Thierry Herzog, invité sur BFMTV vendredi soir , a de son côté fustigé la retranscription des conversations pendant un an, jugeant le procédé "monstrueux". En ce qui concerne la légalité des écoutes, il faudra savoir, selon lui, "si quand Serge Tournaire (le juge en charge de l'affaire) les a ordonnées, Nicolas Sarkozy était soupçonné de corruption".

Qui est Gilbert Azibert ?
Il est actuellement premier avocat général près la Cour de cassation. Né à Marseille, il devient substitut dans sa ville à 29 ans. Avant de l'être à la capitale en 1981. Trois ans plus tard, toujours à Paris, il étoffe sa brillante carrière en devenant conseiller référendaire à la Cour de cassation, conseiller à la cour d'appel de Versailles puis président du tribunal de Nîmes. En 1996, il devient chef des prisons. Il accède en janvier 1999 à un poste stratégique : président de la chambre d'accusation de Paris chargé de contrôler le travail des juges d'instruction. Il y gagnera le surnom d'"Annulator" pour sa propension à casser les procédures des juges d'instruction, souligne  Le Monde dans un long portrait publié vendredi. Il prendra ensuite la tête de l'Ecole nationale de la magistrature puis deviendra, en 2008, secrétaire général du ministère de la justice. Cet homme classé à droite, âgé de 67 ans, doit officiellement prendre sa retraite le 2 février 2015.

Que risque Nicolas Sarkozy ?
Si les faits se vérifient, ils sont constitutifs de deux infractions : "violation du secret de l'instruction" et "trafic d'influence". Une information judiciaire a été ouverte le 26 février par le parquet national financier et confiée à deux juges d'instruction : Patricia Simon et Claire Thépaut.

Concernant le soupçon de "violation du secret de l'instruction", les juges cherchent à savoir si et comment Nicolas Sarkozy a eu vent des écoutes téléphoniques le visant. La peine encourue pour ce chef d'accusation est d'un an de prison et 15.000 euros d'amende.
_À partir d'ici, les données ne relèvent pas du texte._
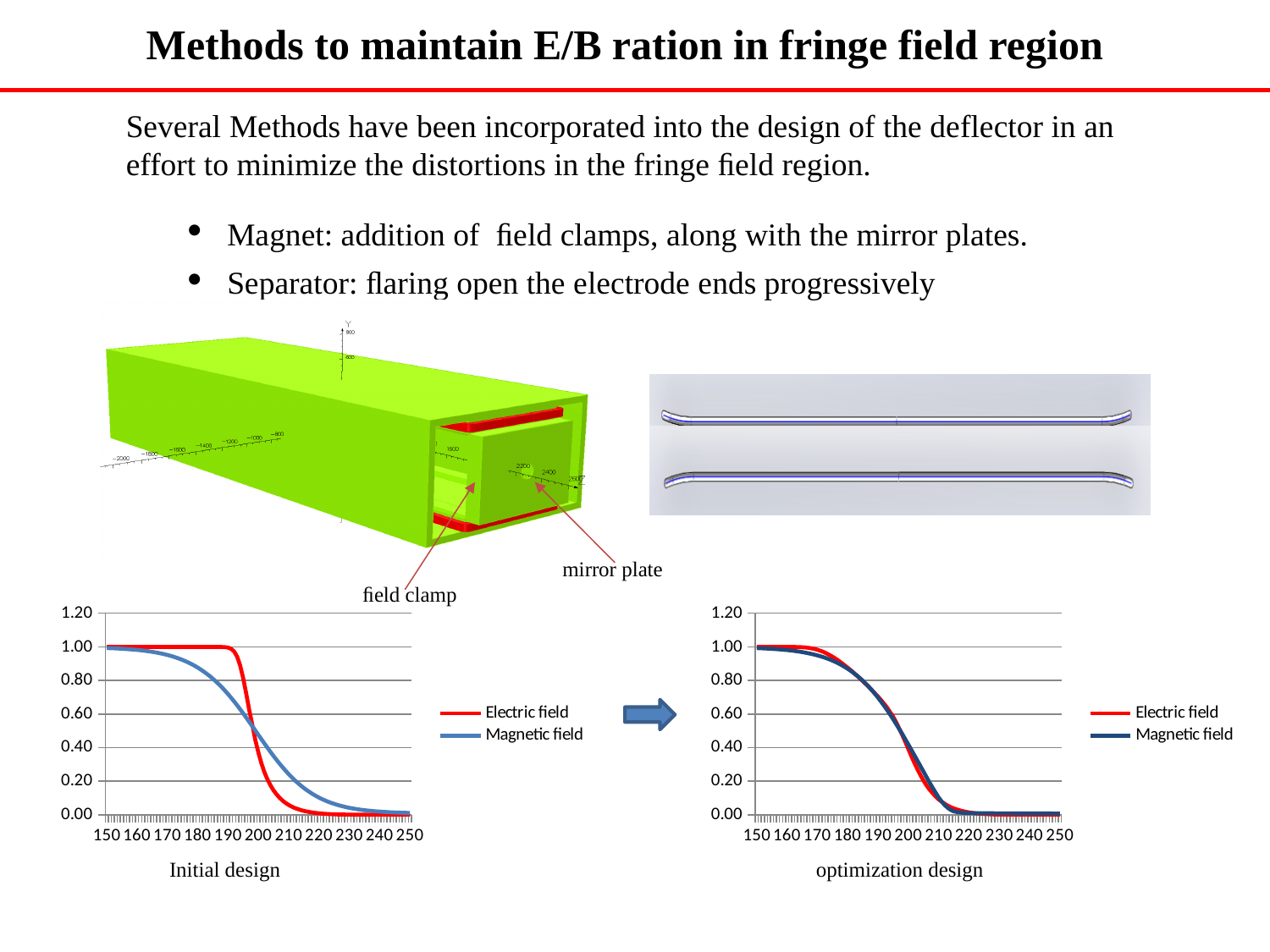
How many series does the legend of the 'optimization design' chart list? 2 In the 'Initial design' chart, what colour is the Electric field line? red In the 'optimization design' chart, do the values of the Magnetic field series rise or fall along the x axis? fall What kind of chart is the 'Initial design' chart? line chart In the 'optimization design' chart, is the Electric field value at 230 greater or less than 0.20? less In the 'optimization design' chart, is the Magnetic field value at 160 greater or less than 0.80? greater In the 'Initial design' chart, is the Electric field value at 190 greater or less than 0.80? greater In the 'Initial design' chart, which series has the larger value at 220, Electric field or Magnetic field? Magnetic field In the 'Initial design' chart, do the values of the Electric field series rise or fall as the x axis goes from 150 to 250? fall In the 'Initial design' chart, which series has the larger value at 190, Electric field or Magnetic field? Electric field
Concernant le "trafic d'influence" supposé, les magistrats tentent de savoir si l'ex-président a vraiment tenté de favoriser la carrière de Gilbert Azibert. Le Code de procédure pénale distingue trafic d'influence actif et passif. Il prévoit que si le trafic d'influence fait intervenir un agent exerçant une fonction publique qui sert d'intermédiaire au "trafiquant" d'influence, les sanctions - dix ans emprisonnement et 150.000 euros d'amende - sont aggravées. Les peines complémentaires prévues en cas de corruption s'appliquent.